▸ Excerto fornecido:
******

O drama atual da União Europeia reside no facto de ela não ser um regulador acreditado da presente desordem internacional e, também, de não possuir legitimidade política bastante para ser um regulador eficaz entre Estados membros. Democracia europeia e Estado pós-nacional, são, portanto, as duas faces da mesma moeda. Estamos no final de 2025 em plena guerra da Ucrânia e enredados em planos de paz que mais parecem planos de humilhação. O projeto de construção europeia vive, atualmente, o que poderíamos designar como os dilemas do prisioneiro. Estamos, com efeito, num limiar crítico da união política europeia devido, justamente, a uma convergência absolutamente inusitada de um conjunto de fatores de alto risco que, em qualquer momento, podem eclodir e precipitar a colisão entre a democracia europeia e o Estado pós-nacional, que são funcionalmente interdependentes por via da atual governação multiníveis.

******

▸ Material fornecido:
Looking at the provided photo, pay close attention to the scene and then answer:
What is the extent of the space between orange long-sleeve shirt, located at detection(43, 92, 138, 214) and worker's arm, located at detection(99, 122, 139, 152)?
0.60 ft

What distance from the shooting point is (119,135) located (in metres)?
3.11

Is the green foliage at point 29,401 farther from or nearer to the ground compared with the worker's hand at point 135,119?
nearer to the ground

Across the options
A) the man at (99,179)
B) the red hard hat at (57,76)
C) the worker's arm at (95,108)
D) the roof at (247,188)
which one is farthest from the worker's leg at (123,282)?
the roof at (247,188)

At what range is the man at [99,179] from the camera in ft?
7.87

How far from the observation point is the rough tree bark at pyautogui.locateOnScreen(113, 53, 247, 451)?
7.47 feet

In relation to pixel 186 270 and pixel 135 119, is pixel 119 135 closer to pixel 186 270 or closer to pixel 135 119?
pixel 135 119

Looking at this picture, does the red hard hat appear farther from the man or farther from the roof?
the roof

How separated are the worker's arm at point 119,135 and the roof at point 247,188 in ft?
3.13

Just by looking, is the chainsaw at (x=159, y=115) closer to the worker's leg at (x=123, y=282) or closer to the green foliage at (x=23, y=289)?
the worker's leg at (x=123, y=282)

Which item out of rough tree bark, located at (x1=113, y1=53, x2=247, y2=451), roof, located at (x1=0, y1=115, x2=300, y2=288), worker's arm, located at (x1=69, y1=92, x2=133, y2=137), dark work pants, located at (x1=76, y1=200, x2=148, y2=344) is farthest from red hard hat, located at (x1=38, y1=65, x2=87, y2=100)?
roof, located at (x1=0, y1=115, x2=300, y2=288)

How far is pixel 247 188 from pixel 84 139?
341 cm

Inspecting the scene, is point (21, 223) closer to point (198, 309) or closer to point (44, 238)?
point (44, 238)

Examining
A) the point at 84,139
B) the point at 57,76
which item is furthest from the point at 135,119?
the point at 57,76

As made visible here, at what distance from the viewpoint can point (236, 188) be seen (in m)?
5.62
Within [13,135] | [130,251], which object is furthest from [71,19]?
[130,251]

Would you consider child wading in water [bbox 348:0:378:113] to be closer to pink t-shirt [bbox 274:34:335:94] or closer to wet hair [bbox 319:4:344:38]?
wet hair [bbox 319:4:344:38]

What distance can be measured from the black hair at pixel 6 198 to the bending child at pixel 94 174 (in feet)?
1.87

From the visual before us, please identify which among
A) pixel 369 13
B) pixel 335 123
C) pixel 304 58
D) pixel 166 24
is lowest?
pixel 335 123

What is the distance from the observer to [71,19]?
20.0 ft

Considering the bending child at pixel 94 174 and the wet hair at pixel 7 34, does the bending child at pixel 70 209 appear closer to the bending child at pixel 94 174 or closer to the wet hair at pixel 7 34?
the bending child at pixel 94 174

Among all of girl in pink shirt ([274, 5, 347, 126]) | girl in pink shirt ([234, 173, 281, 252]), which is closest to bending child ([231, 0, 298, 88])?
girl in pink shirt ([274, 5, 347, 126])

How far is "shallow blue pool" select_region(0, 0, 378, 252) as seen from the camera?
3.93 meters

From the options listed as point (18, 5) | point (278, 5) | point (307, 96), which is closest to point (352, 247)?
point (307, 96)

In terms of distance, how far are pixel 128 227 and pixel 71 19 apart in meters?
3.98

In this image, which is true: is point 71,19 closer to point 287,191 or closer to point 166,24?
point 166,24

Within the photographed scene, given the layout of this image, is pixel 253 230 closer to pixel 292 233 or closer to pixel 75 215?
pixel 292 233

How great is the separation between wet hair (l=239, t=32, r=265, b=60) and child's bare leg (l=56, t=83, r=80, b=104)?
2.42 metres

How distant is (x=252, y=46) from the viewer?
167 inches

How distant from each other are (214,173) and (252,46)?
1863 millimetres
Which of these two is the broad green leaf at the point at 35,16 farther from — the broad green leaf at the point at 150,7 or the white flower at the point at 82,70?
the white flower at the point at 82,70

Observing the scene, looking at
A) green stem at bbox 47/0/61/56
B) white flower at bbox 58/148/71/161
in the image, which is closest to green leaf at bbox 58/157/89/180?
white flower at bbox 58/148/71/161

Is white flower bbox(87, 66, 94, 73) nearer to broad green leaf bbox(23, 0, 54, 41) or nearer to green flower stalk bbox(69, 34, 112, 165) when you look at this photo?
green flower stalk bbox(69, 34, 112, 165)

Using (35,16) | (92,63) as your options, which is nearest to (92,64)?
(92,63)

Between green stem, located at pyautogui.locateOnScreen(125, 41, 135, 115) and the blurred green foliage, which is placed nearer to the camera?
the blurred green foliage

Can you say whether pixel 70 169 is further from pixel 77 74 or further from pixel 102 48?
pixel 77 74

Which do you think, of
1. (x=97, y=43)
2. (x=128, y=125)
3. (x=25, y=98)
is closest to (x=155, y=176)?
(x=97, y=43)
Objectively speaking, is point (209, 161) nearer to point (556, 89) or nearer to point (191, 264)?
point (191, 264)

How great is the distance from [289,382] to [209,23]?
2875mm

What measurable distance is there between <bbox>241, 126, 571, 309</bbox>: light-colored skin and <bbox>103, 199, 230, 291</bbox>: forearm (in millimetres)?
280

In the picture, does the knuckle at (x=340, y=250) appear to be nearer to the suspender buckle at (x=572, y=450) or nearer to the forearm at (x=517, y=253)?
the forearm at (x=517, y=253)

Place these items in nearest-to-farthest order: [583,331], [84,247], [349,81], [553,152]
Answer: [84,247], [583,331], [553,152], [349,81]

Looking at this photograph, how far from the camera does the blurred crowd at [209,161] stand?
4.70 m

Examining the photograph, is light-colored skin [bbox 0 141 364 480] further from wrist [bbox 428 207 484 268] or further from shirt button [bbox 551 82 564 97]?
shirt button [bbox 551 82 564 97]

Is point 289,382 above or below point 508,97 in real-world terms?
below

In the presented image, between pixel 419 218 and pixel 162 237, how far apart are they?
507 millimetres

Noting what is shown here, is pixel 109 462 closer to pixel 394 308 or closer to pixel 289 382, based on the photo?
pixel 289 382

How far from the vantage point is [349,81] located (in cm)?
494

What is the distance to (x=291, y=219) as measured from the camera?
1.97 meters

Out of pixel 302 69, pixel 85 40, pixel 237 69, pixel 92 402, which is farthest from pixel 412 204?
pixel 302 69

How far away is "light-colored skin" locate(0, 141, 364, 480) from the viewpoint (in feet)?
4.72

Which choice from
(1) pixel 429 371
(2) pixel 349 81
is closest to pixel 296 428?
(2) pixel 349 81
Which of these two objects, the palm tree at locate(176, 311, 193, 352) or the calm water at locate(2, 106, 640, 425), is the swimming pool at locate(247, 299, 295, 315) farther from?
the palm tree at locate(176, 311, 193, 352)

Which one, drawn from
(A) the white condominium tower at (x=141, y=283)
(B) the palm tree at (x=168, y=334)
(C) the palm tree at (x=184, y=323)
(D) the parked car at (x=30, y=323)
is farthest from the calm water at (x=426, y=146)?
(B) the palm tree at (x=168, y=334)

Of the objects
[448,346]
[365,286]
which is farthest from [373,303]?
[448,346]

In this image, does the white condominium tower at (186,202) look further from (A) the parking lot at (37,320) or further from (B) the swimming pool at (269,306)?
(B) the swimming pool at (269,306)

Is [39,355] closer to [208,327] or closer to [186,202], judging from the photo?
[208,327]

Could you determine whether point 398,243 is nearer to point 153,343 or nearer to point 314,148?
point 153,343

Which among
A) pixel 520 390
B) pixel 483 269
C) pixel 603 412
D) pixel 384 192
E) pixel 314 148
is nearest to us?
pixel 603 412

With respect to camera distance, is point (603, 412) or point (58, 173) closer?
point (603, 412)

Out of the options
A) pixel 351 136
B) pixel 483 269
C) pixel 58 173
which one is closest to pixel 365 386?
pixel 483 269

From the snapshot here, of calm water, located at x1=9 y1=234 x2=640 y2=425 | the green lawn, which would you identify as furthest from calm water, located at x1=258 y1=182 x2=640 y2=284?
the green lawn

******

▸ O que se pede:
**a)** No excerto sobre a União Europeia, quais são as duas faces da mesma moeda?
**b)** Prossiga o excerto sobre a União Europeia a partir da sua última frase.

▸ Problemas resolvidos:
**a)** A democracia europeia e o Estado pós-nacional.

**b)**
Aqui chegados, perante tanta incerteza e tensão geopolítica, os Estados-nacionais muito dificilmente aceitarão ser fiéis, a tempo inteiro, a um comando europeu unificado. O projeto europeu continuará, por isso, a fazer navegação à vista e a adotar uma política dos pequenos passos enquanto implora, no curto prazo, para que um facto geopolítico grave não exploda à superfície e atinja seriamente o espaço territorial da União Europeia. Assim, talvez possamos afirmar que, na atual conjuntura geopolítica, a União Europeia vive o chamado dilema do prisioneiro. Senão, vejamos.
O primeiro dilema coloca face a face, por um lado, a clara perda de centralidade do Estado e a sua capacidade de configurar a sociedade aberta e global e, por outro, a radicalização soberanista e populista da política doméstica que recupera o Estado central como se estivéssemos órfãos de Estado. Aliás, esta radicalização já se observa na atual composição do Parlamento europeu com a subida dos partidos patriotas e soberanistas.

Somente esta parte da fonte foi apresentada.